- **REQUIRED TASK**
Starting at the line with "What distance from the recording" in it, reproduce each line below through the last one, exactly, and include nothing else.

— BEGIN PROVIDED INFORMATION —

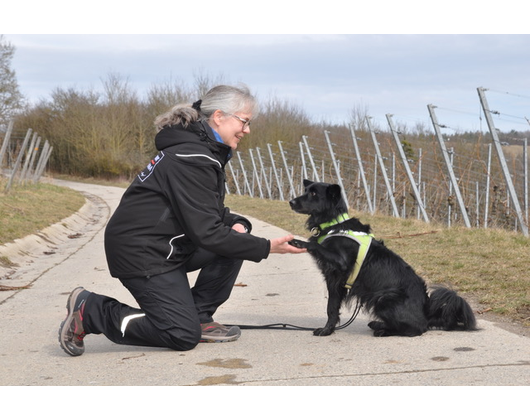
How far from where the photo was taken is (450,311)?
4234mm

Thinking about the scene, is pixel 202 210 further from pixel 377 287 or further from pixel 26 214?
pixel 26 214

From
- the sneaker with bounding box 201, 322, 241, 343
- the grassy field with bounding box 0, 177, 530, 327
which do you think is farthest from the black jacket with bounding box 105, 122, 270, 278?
the grassy field with bounding box 0, 177, 530, 327

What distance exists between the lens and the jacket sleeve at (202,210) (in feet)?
12.7

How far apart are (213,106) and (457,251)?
4.92 metres

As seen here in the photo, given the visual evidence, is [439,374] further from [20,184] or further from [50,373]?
[20,184]

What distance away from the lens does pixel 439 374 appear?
3.23 meters


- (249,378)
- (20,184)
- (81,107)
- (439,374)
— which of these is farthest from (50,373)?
(81,107)

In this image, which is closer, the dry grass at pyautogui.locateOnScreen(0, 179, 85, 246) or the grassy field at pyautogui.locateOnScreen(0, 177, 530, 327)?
the grassy field at pyautogui.locateOnScreen(0, 177, 530, 327)

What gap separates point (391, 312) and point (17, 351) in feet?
8.22

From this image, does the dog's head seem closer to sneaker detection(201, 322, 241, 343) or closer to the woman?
the woman

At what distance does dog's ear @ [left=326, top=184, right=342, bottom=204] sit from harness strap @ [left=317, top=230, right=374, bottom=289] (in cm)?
27

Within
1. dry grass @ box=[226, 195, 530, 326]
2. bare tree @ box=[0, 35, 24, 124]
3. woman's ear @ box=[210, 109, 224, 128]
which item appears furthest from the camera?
bare tree @ box=[0, 35, 24, 124]

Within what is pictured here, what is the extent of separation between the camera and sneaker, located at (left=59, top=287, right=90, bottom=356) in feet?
12.7

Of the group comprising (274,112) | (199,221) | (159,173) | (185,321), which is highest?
(274,112)
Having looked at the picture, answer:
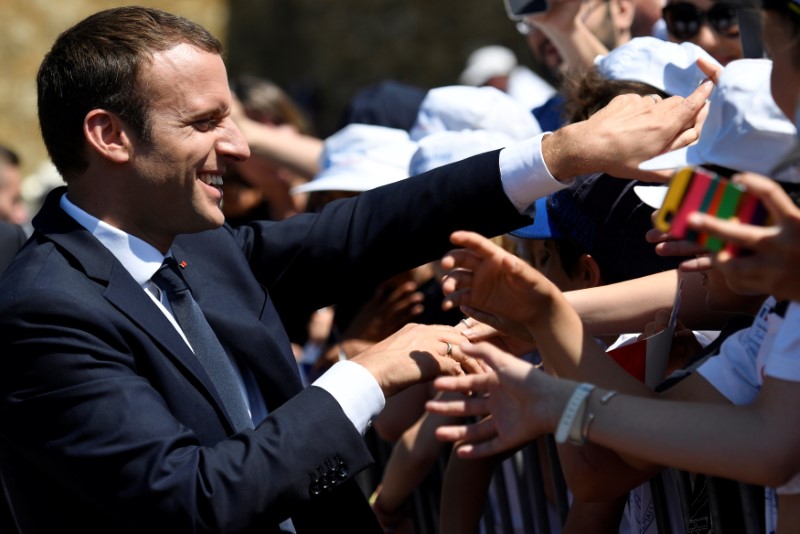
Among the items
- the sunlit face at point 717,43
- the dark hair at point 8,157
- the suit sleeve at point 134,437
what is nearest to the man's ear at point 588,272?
the suit sleeve at point 134,437

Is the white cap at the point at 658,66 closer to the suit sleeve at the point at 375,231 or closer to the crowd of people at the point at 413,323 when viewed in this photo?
the crowd of people at the point at 413,323

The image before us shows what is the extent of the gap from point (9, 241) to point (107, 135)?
126cm

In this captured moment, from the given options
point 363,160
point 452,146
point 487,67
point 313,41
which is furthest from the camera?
point 313,41

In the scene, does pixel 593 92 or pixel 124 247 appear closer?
pixel 124 247

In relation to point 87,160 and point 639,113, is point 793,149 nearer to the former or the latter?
point 639,113

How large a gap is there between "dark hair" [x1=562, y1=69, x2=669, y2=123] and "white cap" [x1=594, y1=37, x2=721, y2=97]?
2 centimetres

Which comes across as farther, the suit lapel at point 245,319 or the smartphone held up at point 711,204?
the suit lapel at point 245,319

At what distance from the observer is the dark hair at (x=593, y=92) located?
10.4ft

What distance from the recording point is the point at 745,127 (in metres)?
2.10

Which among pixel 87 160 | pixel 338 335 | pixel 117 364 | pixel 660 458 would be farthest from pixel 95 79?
pixel 338 335

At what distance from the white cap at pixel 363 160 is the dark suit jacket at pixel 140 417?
1458 mm

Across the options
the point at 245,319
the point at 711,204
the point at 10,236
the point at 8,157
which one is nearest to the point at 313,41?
the point at 8,157

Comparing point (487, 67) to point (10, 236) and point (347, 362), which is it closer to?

— END PROVIDED INFORMATION —

- **REPLY**
What distance from the recording point is the point at 745,127 (in metres)?
2.10

Which among pixel 87 160 | pixel 338 335 | pixel 117 364 | pixel 660 458 would be farthest from pixel 95 79?
pixel 338 335

At what distance from the white cap at pixel 363 160 is the dark suit jacket at pixel 140 417?
1458 mm

Across the options
the point at 245,319
the point at 711,204
the point at 10,236
the point at 8,157
which one is nearest to the point at 313,41?
the point at 8,157

Comparing point (487, 67) to point (10, 236) and point (347, 362), which is it closer to?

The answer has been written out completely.